The cut point is usually close to the mean of the predicted values, but usually not equal to the mean. The optimal cut point is defined as the threshold that maximizes the distance to the identity (diagnostic) line of the ROC curve. Because of the sampling nature of the statistic, the cut point for the ROC curve is slightly different from that for the S–S plot (Figure 4.6).

HOSMER–LEMESHOW STATISTIC

The HLTest function used below for a Hosmer-Lemeshow test on the above model is adapted from Bilger and Loughlin (2015). To show how different code can lead to different results, I used code for the H–L test in Hilbe (2009). The H–L test is a nice summary test to use on a logistic model, but interpret it with caution.

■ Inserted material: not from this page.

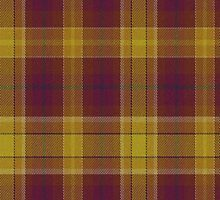 02560 Sedgwick County, Kansas E-fficial Fashion Tartan Fabric Print Iphone Case by Detnecs2013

MODELS WITH UNBALANCED DATA AND PERFECT PREDICTION

Interestingly, the p-values ​​for the second level of cd4 and cd8, which failed in the standard logistic regression, are statistically significant for the penalized logit model. The likelihood ratio test tells us that the penalized model is also not a good fit. If you find that there is perfect prediction in your model or that the data is highly unbalanced; for example, almost all 1s or 0s for a binary variable, penalized logistic regression may be the only viable way to model it.

EXACT LOGISTIC REGRESSION

The data consists of a random sample of cardiac procedures called CABG and PTCA. Given the size of the data and considering the possibility of correlation in the data, we then model the same data as a. In addition, the model score statistic in the header statistics informs us that the model does not fit the data well (p > 0.05) .

MODELING TABLE DATA

Recalling our discussion earlier in the text, the intercept odd is the denominator of the ratio we just calculated to determine the odds ratio of x. Anscombe residues can be obtained as model output in SAS/Insight, not the SAS command language; The estimated cut-off point can be found when the sensitivity and specificity are closest/equal in the classification table;

THE BINOMIAL PROBABILITY DISTRIBUTION FUNCTION

The first derivative of the cumulant, −n ln(1 − p), with respect to the link, ln(p/(1 − p)), is the mean, whatever it is for the binomial distribution.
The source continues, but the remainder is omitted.